Looking for images that inspired positive thoughts to share, I came upon these favorite photos; while they are not technically beautiful, they settle the restlessness. I'm reminded of the Tin Man with his empty chest--knock on it and it echoes a hollow reply. It isn't that my heart is missing, but I'm feeling a bit tin-y. OIL! Just a little to get that head of mine cranking out the words to delight and dazzle, comfort the achy fingers. These photos are my oil.
This elephant has appeared on Facebook, and just now I remember sending it to a friend in Sweden. What a funny choice to send across the sea. Did I hear that friend is married now? The clothes were favourites. It was a time when I felt confident. It would be fun to have all that hair again--and no grays!
The trip out West was the first road trip Habtamu and I took together. It was fun and challenging. I learned how fast he could drive through Canada, and not through Wyoming. We drove 3001 miles. So many favorites: SD, MI t-shirt, my Love, road trip, & summer skin.
Although my shirt was a bit revealing--a problem covering-up what I spent my 20's advertising, its moments like this one that make motherhood so enjoyable for me. I don't want to be the crabby, screaming Mom. I want to be a flowy, help you find your wings Mom. And I will do.

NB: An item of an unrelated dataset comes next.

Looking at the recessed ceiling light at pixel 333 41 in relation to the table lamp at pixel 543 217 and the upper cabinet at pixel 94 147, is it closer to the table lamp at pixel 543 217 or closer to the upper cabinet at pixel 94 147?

I listen to a few minutes of a radio show Saturday mornings on my short car ride to work. It seems to be focused on living a positive life, the power of intention, positive confession, that sort of You Go Girl type of conversation. I sometimes have a difficult time resolving the Scandinavian version of humbled guilt and the American entitlement philosophies. I am not sure if we really can affect our lives by sending out positive vibrations, but haven't we always heard that we reap what we sew? Couldn't that be true for intention, attitude, satisfaction? My life is blessed with a loving healthy family, a fine house to make our home, in a wonderful nation, where Hubby and I both have jobs, opportunity to be creative, to learn and grow, to be humble and to be proud, to laugh and to sigh. I am free to find the silver linings. I do it all the time with other people, and today within myself. If there are heavier darker days, stiff and squeaky days, I can find satisfaction in my silver linings-sweet babies, strong husband, creative and forgiven/forgiving self. Satisfied? (whenever I say silver lining to somebody, and when I think about it for myself, i get a mental picture of a cloud with a shiny satin silver lining--like inside a coat. this thought, and sharing it make me smile. mission accomplished!)